A relational view of risk is needed in envisioning the future of AI as an emerging technology, and in conceptualising risk as a duality that integrates both benefit and harm.   


Health data is in danger due to algorithmic bias

An algorithm may perform really badly on a particular population or other group if the algorithm is not exposed to data from that population while the algorithm is being developed and people are trained on it – and data from marginalised patient groups is often underrepresented. So this leads to a vicious cycle in which algorithms don’t reflect healthcare data of certain groups, and those algorithms then deepen health inequalities affecting those communities. Synthetic data, although it has many problems of its own, has been used to counter algorithmic bias in some healthcare situations. 


AI presents new risks for offshoring

While offshoring has existed in the data world for decades now, we see a particular new risk with regards to AI.

The term ‘data colonialism’ reflects a parallel with historical colonialism, but data has characteristics that go beyond the natural resources at the core of colonialism over many centuries.
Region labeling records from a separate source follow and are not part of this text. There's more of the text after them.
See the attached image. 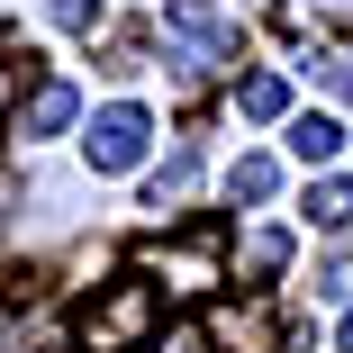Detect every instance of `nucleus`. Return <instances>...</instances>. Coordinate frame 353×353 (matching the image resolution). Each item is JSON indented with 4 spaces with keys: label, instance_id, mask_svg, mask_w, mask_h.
<instances>
[{
    "label": "nucleus",
    "instance_id": "nucleus-16",
    "mask_svg": "<svg viewBox=\"0 0 353 353\" xmlns=\"http://www.w3.org/2000/svg\"><path fill=\"white\" fill-rule=\"evenodd\" d=\"M344 353H353V308H344Z\"/></svg>",
    "mask_w": 353,
    "mask_h": 353
},
{
    "label": "nucleus",
    "instance_id": "nucleus-7",
    "mask_svg": "<svg viewBox=\"0 0 353 353\" xmlns=\"http://www.w3.org/2000/svg\"><path fill=\"white\" fill-rule=\"evenodd\" d=\"M335 145H344V127H335L326 109H308V118H290V154H299V163H335Z\"/></svg>",
    "mask_w": 353,
    "mask_h": 353
},
{
    "label": "nucleus",
    "instance_id": "nucleus-17",
    "mask_svg": "<svg viewBox=\"0 0 353 353\" xmlns=\"http://www.w3.org/2000/svg\"><path fill=\"white\" fill-rule=\"evenodd\" d=\"M0 208H10V172H0Z\"/></svg>",
    "mask_w": 353,
    "mask_h": 353
},
{
    "label": "nucleus",
    "instance_id": "nucleus-5",
    "mask_svg": "<svg viewBox=\"0 0 353 353\" xmlns=\"http://www.w3.org/2000/svg\"><path fill=\"white\" fill-rule=\"evenodd\" d=\"M218 263H227V254H218V236H208V227L154 254V272L172 281V290H181V299H208V290H218Z\"/></svg>",
    "mask_w": 353,
    "mask_h": 353
},
{
    "label": "nucleus",
    "instance_id": "nucleus-1",
    "mask_svg": "<svg viewBox=\"0 0 353 353\" xmlns=\"http://www.w3.org/2000/svg\"><path fill=\"white\" fill-rule=\"evenodd\" d=\"M154 326H163V290L145 272H127V281H109V290L82 308V353H154Z\"/></svg>",
    "mask_w": 353,
    "mask_h": 353
},
{
    "label": "nucleus",
    "instance_id": "nucleus-3",
    "mask_svg": "<svg viewBox=\"0 0 353 353\" xmlns=\"http://www.w3.org/2000/svg\"><path fill=\"white\" fill-rule=\"evenodd\" d=\"M163 37H172V63H181V73H218V63H236V28L208 19L199 0H181V10L163 19Z\"/></svg>",
    "mask_w": 353,
    "mask_h": 353
},
{
    "label": "nucleus",
    "instance_id": "nucleus-10",
    "mask_svg": "<svg viewBox=\"0 0 353 353\" xmlns=\"http://www.w3.org/2000/svg\"><path fill=\"white\" fill-rule=\"evenodd\" d=\"M272 190H281V163H272V154H236V172H227V199L245 208V199H272Z\"/></svg>",
    "mask_w": 353,
    "mask_h": 353
},
{
    "label": "nucleus",
    "instance_id": "nucleus-15",
    "mask_svg": "<svg viewBox=\"0 0 353 353\" xmlns=\"http://www.w3.org/2000/svg\"><path fill=\"white\" fill-rule=\"evenodd\" d=\"M10 100H19V63H0V118H10Z\"/></svg>",
    "mask_w": 353,
    "mask_h": 353
},
{
    "label": "nucleus",
    "instance_id": "nucleus-9",
    "mask_svg": "<svg viewBox=\"0 0 353 353\" xmlns=\"http://www.w3.org/2000/svg\"><path fill=\"white\" fill-rule=\"evenodd\" d=\"M190 190H199V163H190V154H172V163L154 172V190H145V208H154V218H172V208H181Z\"/></svg>",
    "mask_w": 353,
    "mask_h": 353
},
{
    "label": "nucleus",
    "instance_id": "nucleus-12",
    "mask_svg": "<svg viewBox=\"0 0 353 353\" xmlns=\"http://www.w3.org/2000/svg\"><path fill=\"white\" fill-rule=\"evenodd\" d=\"M281 263H290V236H281V227H254L245 236V272H281Z\"/></svg>",
    "mask_w": 353,
    "mask_h": 353
},
{
    "label": "nucleus",
    "instance_id": "nucleus-6",
    "mask_svg": "<svg viewBox=\"0 0 353 353\" xmlns=\"http://www.w3.org/2000/svg\"><path fill=\"white\" fill-rule=\"evenodd\" d=\"M73 118H82V91H73V82H37V91H28V118H19V127H28V136H63Z\"/></svg>",
    "mask_w": 353,
    "mask_h": 353
},
{
    "label": "nucleus",
    "instance_id": "nucleus-8",
    "mask_svg": "<svg viewBox=\"0 0 353 353\" xmlns=\"http://www.w3.org/2000/svg\"><path fill=\"white\" fill-rule=\"evenodd\" d=\"M308 227H326V236H344V227H353V181H335V172H326V181H308Z\"/></svg>",
    "mask_w": 353,
    "mask_h": 353
},
{
    "label": "nucleus",
    "instance_id": "nucleus-4",
    "mask_svg": "<svg viewBox=\"0 0 353 353\" xmlns=\"http://www.w3.org/2000/svg\"><path fill=\"white\" fill-rule=\"evenodd\" d=\"M208 344L218 353H281V317L263 299H218L208 308Z\"/></svg>",
    "mask_w": 353,
    "mask_h": 353
},
{
    "label": "nucleus",
    "instance_id": "nucleus-2",
    "mask_svg": "<svg viewBox=\"0 0 353 353\" xmlns=\"http://www.w3.org/2000/svg\"><path fill=\"white\" fill-rule=\"evenodd\" d=\"M145 136H154V118L136 109V100H118V109L91 118L82 154H91V172H136V163H145Z\"/></svg>",
    "mask_w": 353,
    "mask_h": 353
},
{
    "label": "nucleus",
    "instance_id": "nucleus-13",
    "mask_svg": "<svg viewBox=\"0 0 353 353\" xmlns=\"http://www.w3.org/2000/svg\"><path fill=\"white\" fill-rule=\"evenodd\" d=\"M317 73H326V91H335V100H353V46H335Z\"/></svg>",
    "mask_w": 353,
    "mask_h": 353
},
{
    "label": "nucleus",
    "instance_id": "nucleus-14",
    "mask_svg": "<svg viewBox=\"0 0 353 353\" xmlns=\"http://www.w3.org/2000/svg\"><path fill=\"white\" fill-rule=\"evenodd\" d=\"M54 19L63 28H100V0H54Z\"/></svg>",
    "mask_w": 353,
    "mask_h": 353
},
{
    "label": "nucleus",
    "instance_id": "nucleus-11",
    "mask_svg": "<svg viewBox=\"0 0 353 353\" xmlns=\"http://www.w3.org/2000/svg\"><path fill=\"white\" fill-rule=\"evenodd\" d=\"M236 109L245 118H281V109H290V82H281V73H254V82H236Z\"/></svg>",
    "mask_w": 353,
    "mask_h": 353
}]
</instances>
As we say in the editorial, data extraction by the Global North from the Global South “creates new human ‘data relations’ and a new social order; even social life” – and this poses the risk that the Global North can control data flows and tilt not only the data landscape but the entire digital economy. 
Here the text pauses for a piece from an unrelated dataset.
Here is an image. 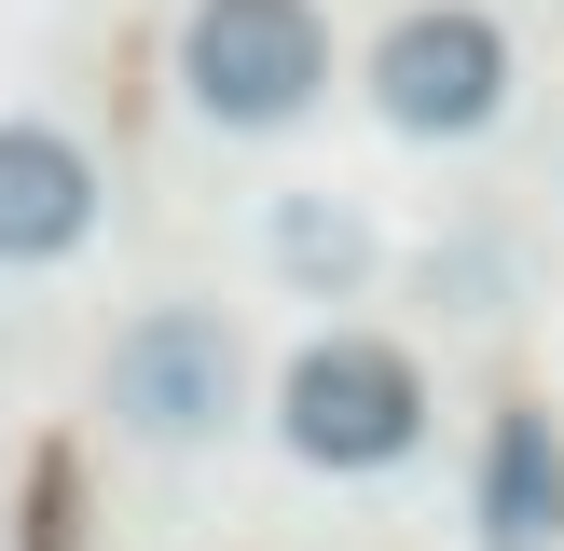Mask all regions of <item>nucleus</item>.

AI work can lead to greater inequality and increased marginalisation

We have heard the argument that workers in the Global South benefit monetarily through AI-related work. We nevertheless suggest there is an imbalance because the short-term work (often in poorly paid and precarious work) can, over the long run, lead to greater inequality and further marginalisation. We conclude that academics and society at large need new ways of understanding and managing these risks. 


AI policy makers need to be flexible

Policymakers who seek to create AI legislation need to account for its fast-moving fluidity alongside the digital maturity in individual countries and regions. These policies should also reflect the rights and ethics of those doing the data work and helping to develop these new algorithms and AI technologies, particularly those in the Global South who risk further marginalisation. 
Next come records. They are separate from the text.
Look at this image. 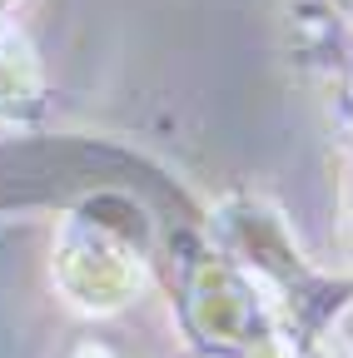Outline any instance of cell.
<instances>
[{
    "label": "cell",
    "instance_id": "obj_1",
    "mask_svg": "<svg viewBox=\"0 0 353 358\" xmlns=\"http://www.w3.org/2000/svg\"><path fill=\"white\" fill-rule=\"evenodd\" d=\"M60 279L70 294H80V303L115 308L140 284V264L100 229H70V239L60 249Z\"/></svg>",
    "mask_w": 353,
    "mask_h": 358
},
{
    "label": "cell",
    "instance_id": "obj_2",
    "mask_svg": "<svg viewBox=\"0 0 353 358\" xmlns=\"http://www.w3.org/2000/svg\"><path fill=\"white\" fill-rule=\"evenodd\" d=\"M35 100V70H30V55L6 35L0 40V115H15Z\"/></svg>",
    "mask_w": 353,
    "mask_h": 358
}]
</instances>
Policymakers should define risk, evolve responses and consider data protection

Our editorial has 3 broad conclusions:

  • first, policymakers must define the key risks from AI while simultaneously demystifying less severe risks within a broader context that may include benefits as well
  • second, policy needs to respond to the evolving situation and resist becoming static
  • third we need to revise current policies on data protection while at the same time holding AI technologies to account within the existing framework


AI policymaking requires multidisciplinary collaboration

We advise to be on guard that people and organisations not rely on their own professional judgment as they lean on AI to make judgments and set core values.  The paper also highlights the importance of multidisciplinary collaboration between important stakeholders, including innovators (academia or industry), policymakers, institutional organisations collecting the data and, importantly, the public. 

The UK Prime Minister, Rishi Sunak, will host the AI Safety Summit 2023 on 1-2 November at historic Bletchley Park near London, bringing together governments, AI companies, civil society groups and other experts. They will examine the risks of AI and how they can be mitigated through internationally co-ordinated action.